Mexico City– sometimes a trip to another country helps you get a better perspective on things going on in your own. That happened to me last week during four days in Mexico City.

Organized by the New York City-based CEO Institute, the trip featured four days of non-stop meetings with leaders of Mexican business and government, including a breakfast meeting with President Carlos Salinas de Gortari.

The punchline: Mexico is surging with optimism about the future. Mexican leaders I met couple clarity of vision with self-confidence about their culture, self-discipline in their policy and unusual political and technical skill. The Mexican people have hope — from taxi drivers to business executives.

Mexico City has much the same upbeat, things-are-about-to-happen “feel” that Brussels had in 1986, as Europeans were inspired by the vision of single unified market by 1992.

The optimism in Mexico, of course, is partly driven by expectations that the U.S. and Canada will join Mexico to complete the North American Free Trade Agreement (NAFTA) later this year or early in 1993. Once NAFTA is in place, it will be the world’s largest, richest and most multicultural trade bloc — and the most well-endowed with natural resources.

The importance Mexicans attach to the NAFTA was underscored by the front-page treatment by Mexico’s media of President Bush’s State of the Union address. One headline screamed “Bush Sidesteps Free trade in State of the Union.”

But Mexico’s optimism is about more than NAFTA. Mexico has found its stride again. As finance minister Pedro Aspe Armella reminded us, between 1945 and 1970, Mexico’s economy was one of the world’s fastest growing (average: 6.6%), with one of the lowest inflation rates (average: 4.4%). Mexico’s economic performance exceeded that of Japan, Korea, Taiwan and other “miracle” economies in Asia. What happened? Mexico lost control of its finances. It began borrowing and guzzled at the hydrant of foreign oil sales to cover its mounting deficits. Political corruption spread.

Following the collapse of Mexico’s economy with the plunge in oil prices in the early 1980s, Mexico’s leaders put in place a series of economic reforms — and stuck to them. These included first and foremost monetary stability and fiscal integrity. As one Mexican political leader said, “People had to learn: There are no quick fixes. Instead, we had three simple priorities: Cut the deficit; cut the deficit; cut the deficit.”

Less than 10 years ago, Mexico’s budget deficit ran as high as 17% of GNP. That’s equivalent to a $900 billion deficit in the U.S., where this year’s $399 billion deficit is already considered grotesque. This year, Mexico will have a budget surplus. Inflation should be down to single digits from more than 200% per year. External debt is under control.
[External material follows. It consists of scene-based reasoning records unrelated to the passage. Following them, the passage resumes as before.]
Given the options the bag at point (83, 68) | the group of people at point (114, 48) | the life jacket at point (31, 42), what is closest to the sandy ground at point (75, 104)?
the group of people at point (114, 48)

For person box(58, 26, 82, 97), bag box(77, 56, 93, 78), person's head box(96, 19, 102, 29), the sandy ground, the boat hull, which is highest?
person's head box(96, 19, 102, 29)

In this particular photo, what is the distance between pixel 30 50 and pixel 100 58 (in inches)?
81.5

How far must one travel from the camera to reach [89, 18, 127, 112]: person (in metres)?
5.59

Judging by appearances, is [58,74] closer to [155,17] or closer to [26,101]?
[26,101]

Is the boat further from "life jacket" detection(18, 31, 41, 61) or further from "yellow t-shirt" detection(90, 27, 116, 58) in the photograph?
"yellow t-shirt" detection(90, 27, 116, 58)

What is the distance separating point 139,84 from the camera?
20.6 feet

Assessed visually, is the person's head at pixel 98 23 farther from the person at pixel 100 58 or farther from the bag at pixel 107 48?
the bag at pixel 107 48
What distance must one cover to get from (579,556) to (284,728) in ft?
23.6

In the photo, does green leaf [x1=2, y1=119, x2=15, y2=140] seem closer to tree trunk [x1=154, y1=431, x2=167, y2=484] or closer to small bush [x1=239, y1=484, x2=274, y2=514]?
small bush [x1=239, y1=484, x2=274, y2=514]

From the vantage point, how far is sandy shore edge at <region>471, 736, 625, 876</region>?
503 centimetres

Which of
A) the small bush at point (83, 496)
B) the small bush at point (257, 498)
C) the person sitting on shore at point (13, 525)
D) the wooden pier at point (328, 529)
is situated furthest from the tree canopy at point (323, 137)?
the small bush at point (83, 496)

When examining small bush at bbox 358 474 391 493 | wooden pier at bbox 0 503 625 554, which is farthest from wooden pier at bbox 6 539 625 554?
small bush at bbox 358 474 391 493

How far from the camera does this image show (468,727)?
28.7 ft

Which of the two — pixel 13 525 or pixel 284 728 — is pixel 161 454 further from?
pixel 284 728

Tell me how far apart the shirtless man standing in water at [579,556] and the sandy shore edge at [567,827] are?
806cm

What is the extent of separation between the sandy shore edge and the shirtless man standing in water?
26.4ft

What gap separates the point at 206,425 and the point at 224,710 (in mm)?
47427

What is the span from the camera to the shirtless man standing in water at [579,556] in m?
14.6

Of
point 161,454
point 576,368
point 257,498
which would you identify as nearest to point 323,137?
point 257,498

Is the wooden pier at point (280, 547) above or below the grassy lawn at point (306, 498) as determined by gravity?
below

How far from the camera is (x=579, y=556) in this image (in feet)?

It all sounds so simple. No quick fixes. Go back to the basics. Reform politics. Do what people want; not what the bureaucracy wants. And establish priorities: You can’t pursue social justice without jobs. Jobs, environmental clean-up and social justice all require economic growth, which is driven by investment. Investment demands fiscal integrity; fiscal integrity requires a balanced budget.

As the U.S. approaches a key national election, the lessons from Mexico’s economic turnaround are worth heeding. Public leaders need vision, courage and a sense of priorities to win public support for a three-point, no-gimmicks program to revive the American economy: Cut the deficit, cut the deficit, cut the deficit.